Yeah, I'll concede, some physical tools like TNT or whatever should probably not be available to Joe Public. But digital tools? They absolutely should. I, for example, would have never gotten into tech were it not for the freely available learning resources and software graciously provided by the open source community. If I had to wait until I was 18 and graduated university to even begin to touch, say, something like burpsuite, I'd probably be in a different field entirely.

What's next? We are going to try to tell people they can't install Linux on their computers without government licensing and approval because the OS is too open and lets you do whatever you want? Because it provides "hacking tools"? Nah, that's not a society I want to live in. That's a society driven by fear, not freedom.

Imnimo · 2025-11-13T21:32:10 1763069530

I think one could certainly make the case that model capabilities should be open. My observation is just about how little it took to flip the model from refusal to cooperation. Like at least a human in this situation who is actually fooled into believing they're doing legitimate security work has a lot of concrete evidence that they're working for a real company (or a lot of moral persuasion that their work is actually justified). Not just a line of text in an email or whatever saying "actually we're legit don't worry about it".

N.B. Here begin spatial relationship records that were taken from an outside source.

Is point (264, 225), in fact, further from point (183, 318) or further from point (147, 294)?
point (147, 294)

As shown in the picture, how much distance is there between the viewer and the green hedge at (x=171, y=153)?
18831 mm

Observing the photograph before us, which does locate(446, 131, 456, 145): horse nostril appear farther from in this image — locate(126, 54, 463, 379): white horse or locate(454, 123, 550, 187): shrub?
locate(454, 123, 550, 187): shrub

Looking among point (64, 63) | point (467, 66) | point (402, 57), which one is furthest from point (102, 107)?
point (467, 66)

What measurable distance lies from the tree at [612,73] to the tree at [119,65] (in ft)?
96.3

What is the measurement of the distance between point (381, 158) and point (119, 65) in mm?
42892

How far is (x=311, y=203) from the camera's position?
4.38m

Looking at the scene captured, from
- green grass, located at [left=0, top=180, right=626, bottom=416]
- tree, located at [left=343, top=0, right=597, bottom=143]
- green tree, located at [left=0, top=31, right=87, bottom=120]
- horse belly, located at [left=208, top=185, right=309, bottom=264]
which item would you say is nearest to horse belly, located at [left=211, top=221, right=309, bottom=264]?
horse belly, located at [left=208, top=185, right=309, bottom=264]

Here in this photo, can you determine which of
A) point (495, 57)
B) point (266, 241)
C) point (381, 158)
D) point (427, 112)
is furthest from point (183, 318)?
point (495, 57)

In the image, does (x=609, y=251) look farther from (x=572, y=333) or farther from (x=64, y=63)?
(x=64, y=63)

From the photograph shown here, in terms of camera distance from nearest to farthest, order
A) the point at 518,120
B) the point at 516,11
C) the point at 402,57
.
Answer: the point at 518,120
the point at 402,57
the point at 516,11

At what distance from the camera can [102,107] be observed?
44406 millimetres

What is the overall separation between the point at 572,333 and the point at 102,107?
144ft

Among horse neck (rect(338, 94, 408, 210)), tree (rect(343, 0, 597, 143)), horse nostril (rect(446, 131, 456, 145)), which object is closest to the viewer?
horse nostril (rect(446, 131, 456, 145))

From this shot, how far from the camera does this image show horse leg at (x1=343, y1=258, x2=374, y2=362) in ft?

pixl97 · 2025-11-13T22:34:09 1763073249

Stop thinking of models as a 'normal' human with a single identity. Think of it instead as thousands, maybe tens of thousands of human identities mashed up in a machine monster. Depending on how you talk to it you generally get the good models as they try to train the bad modes out, problem is there are a nearly uncountable means to talking to the model to find modes we consider negative. It's one of the biggest problems in AI safety.

ACCount37 · 2025-11-14T10:51:30 1763117490

To a model, the context is the world, and what's written in the system prompt is word of god.

LLMs are trained a lot to follow what the system prompt tells them exactly, and get very little training in questioning it. If a system prompt tells them something, they wouldn't try to double check.

Even if they don't believe the premise, and they may, they would usually opt to follow it rather than push against it. And an attacker has a lot of leeway in crafting a premise that wouldn't make a given model question it.